The funny thing is that I had originally wanted to put down my estimate at 1.8 million dollars, but I second-guessed myself, reasoning that this number was too close to the oh-so dreamy two million dollar mark. Again, the generosity of the gamer community amazes me. So, too, does the sudden spike in cumulative funds right at the end of the drive. This hasn’t happen in any previous year, and I’m wondering if it’s the result of a surge of last-minute donors, or something more mundane, like a quirk of the charity’s bookkeeping. In any event, I’m fairly confident that next year’s charity will raise a positively shocking two million bucks. I can hardly wait.

While we’re on the subject, you also might want to check out the latest episode of Penny Arcade: The Series, which is part one of a two-part feature on Child’s Play.

a small thanksgiving miracle

Nothing says Thanksgiving quite like swine flu, am I right, folks?

Yes, it’s true. The Tall One and I came down with The Flu That Dare Not Speak Its Name within days of each other. The Tall One got a blood test to confirm it, and since I was vaccinated for the less glamorous seasonal influenza, I’m assuming that my flu-like symptoms have been the product of the more exotic variety. The only odd thing was my lack of fever, but apparently a lack of fever is an unusually common feature of swine flu. The aches, chills, fatigue, and absolute bastard of a cough all scream “FLU!” to me, so I think I’ll be skipping the University’s much-delayed H1N1 clinics, if they ever happen.

H1N1 is not smallpox, no matter what CNN says. Owing to its bits and pieces of porcine RNA, most immune systems will get hit a little harder by this flu, but unless you have a suppressed immune system or a pre-existing pulmonary condition, you can shelve any nightmare scenarios you might have had about drowning in your own lungs. This flu will, however, knock you out of commission for about a week.

Did I mention that the week we got the flu also happened to be the week of Thanksgiving? This killed the plans we had to interface with healthy humans (I, keeping it local with friends, the Tall One, visiting family). Instead of seeing our loved ones, we would cough angrily into the void. Instead of chowing down on turkey and its various and sundry accent foods, we would quietly shiver in the living room. The only upshot to the flu is the appetite suppression, which would make it easier to bear the thought of all that food we wouldn’t be eating. Like pumpkin pie. Oh sweet God, THE PUMPKIN PIE!

Papa TastyAnd then! Riding in on a horse named Thanksgiving Miracle came the Tall One’s father, a man who on this website shall be referred to as (the incredibly story-appropriate) Papa Tasty. When Papa Tasty first heard of our illnesses he resolved to visit us on Thanksgiving and “bring some food”. I had expected a pumpkin pie and maybe some McNuggets. Let it be known that Papa Tasty, who is of Italian descent, does not screw around when it comes to food.

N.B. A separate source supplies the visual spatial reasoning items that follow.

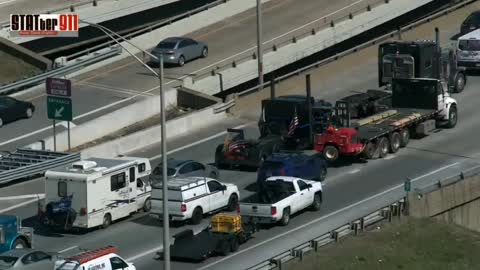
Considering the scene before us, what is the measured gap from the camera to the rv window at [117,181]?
4503 cm

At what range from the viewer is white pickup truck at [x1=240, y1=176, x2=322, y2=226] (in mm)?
44188

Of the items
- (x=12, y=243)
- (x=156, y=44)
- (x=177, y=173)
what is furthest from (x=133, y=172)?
(x=156, y=44)

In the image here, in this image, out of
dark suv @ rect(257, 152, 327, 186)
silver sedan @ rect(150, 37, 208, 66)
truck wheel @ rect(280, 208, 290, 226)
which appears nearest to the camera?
truck wheel @ rect(280, 208, 290, 226)

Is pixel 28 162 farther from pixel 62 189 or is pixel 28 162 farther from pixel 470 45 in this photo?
pixel 470 45

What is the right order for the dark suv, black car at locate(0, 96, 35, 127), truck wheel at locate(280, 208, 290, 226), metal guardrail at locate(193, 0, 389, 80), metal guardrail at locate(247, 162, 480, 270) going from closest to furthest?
metal guardrail at locate(247, 162, 480, 270)
truck wheel at locate(280, 208, 290, 226)
the dark suv
black car at locate(0, 96, 35, 127)
metal guardrail at locate(193, 0, 389, 80)

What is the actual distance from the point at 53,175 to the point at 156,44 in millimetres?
27121

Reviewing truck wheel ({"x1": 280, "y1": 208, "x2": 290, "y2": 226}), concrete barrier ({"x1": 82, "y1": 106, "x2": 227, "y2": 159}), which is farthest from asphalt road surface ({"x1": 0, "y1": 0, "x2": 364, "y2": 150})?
truck wheel ({"x1": 280, "y1": 208, "x2": 290, "y2": 226})

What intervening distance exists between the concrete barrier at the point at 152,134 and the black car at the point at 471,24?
15917mm

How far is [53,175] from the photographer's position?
147 ft

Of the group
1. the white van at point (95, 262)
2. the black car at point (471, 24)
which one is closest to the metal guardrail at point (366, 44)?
the black car at point (471, 24)

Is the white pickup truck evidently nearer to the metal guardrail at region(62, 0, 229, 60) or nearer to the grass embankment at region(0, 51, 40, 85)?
the grass embankment at region(0, 51, 40, 85)

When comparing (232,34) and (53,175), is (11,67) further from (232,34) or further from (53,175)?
(53,175)

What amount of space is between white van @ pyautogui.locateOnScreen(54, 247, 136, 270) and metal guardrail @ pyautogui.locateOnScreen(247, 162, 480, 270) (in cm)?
373

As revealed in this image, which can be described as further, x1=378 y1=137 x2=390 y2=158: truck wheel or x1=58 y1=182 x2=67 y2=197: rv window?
x1=378 y1=137 x2=390 y2=158: truck wheel
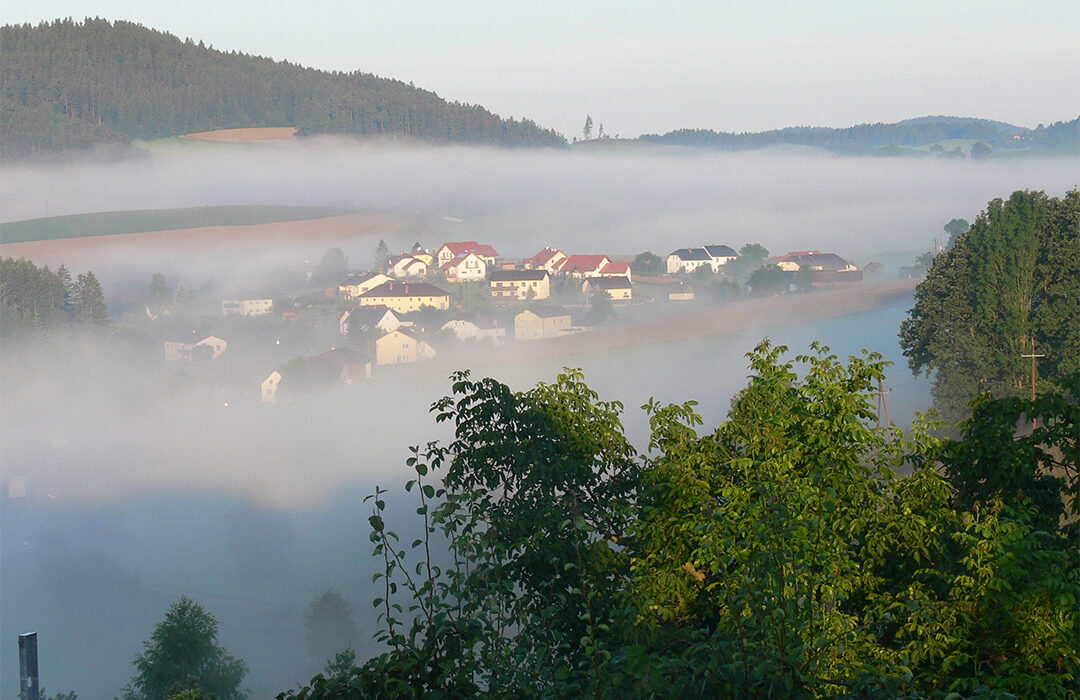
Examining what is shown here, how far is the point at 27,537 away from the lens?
60906 mm

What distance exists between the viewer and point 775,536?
4.38 meters

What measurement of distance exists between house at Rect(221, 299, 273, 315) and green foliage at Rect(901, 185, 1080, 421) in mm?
76896

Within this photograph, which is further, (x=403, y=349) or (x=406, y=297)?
(x=406, y=297)

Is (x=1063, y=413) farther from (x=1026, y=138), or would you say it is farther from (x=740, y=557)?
(x=1026, y=138)

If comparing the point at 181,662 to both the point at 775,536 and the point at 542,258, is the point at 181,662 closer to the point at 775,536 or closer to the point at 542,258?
the point at 775,536

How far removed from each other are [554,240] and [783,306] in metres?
40.4

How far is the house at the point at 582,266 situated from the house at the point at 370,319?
15459mm

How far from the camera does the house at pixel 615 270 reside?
8625 cm

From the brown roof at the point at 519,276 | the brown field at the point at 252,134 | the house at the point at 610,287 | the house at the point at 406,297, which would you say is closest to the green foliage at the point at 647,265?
the house at the point at 610,287

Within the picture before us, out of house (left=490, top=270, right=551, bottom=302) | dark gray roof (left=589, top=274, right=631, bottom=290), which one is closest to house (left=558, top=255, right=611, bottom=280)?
dark gray roof (left=589, top=274, right=631, bottom=290)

He brought with him a Mayflower’s worth of goods: a fresh turkey, to be cooked according to tradition, mashed potatoes, stuffing, meatloaf, homemade chicken soups, plural, pumpkin pies, plural, shaved Asiago cheese, two kinds of cheese spread, bagel chips for appetizers, and a pre-cooked rotisserie chicken that existed solely to be eaten while the turkey cooked. When I expressed shock and disbelief at all this, he looked at me as if to say, “It’s Thanksgiving. You expect me to do this any other way?”

Were we ill with flu? YES. But was it all delicious? YES. Did I slip into a food coma? YES. Do we have more leftovers than we know what to do with? YES. Was it a Thanksgiving? YES.

So let it be known that on this Thanksgiving, though I had many things to be thankful for, I was above all thankful for the company, kindness, and generosity of Papa Tasty, who went out of his way to make sure that two sick dudes in Boston did not go without a proper Thanksgiving.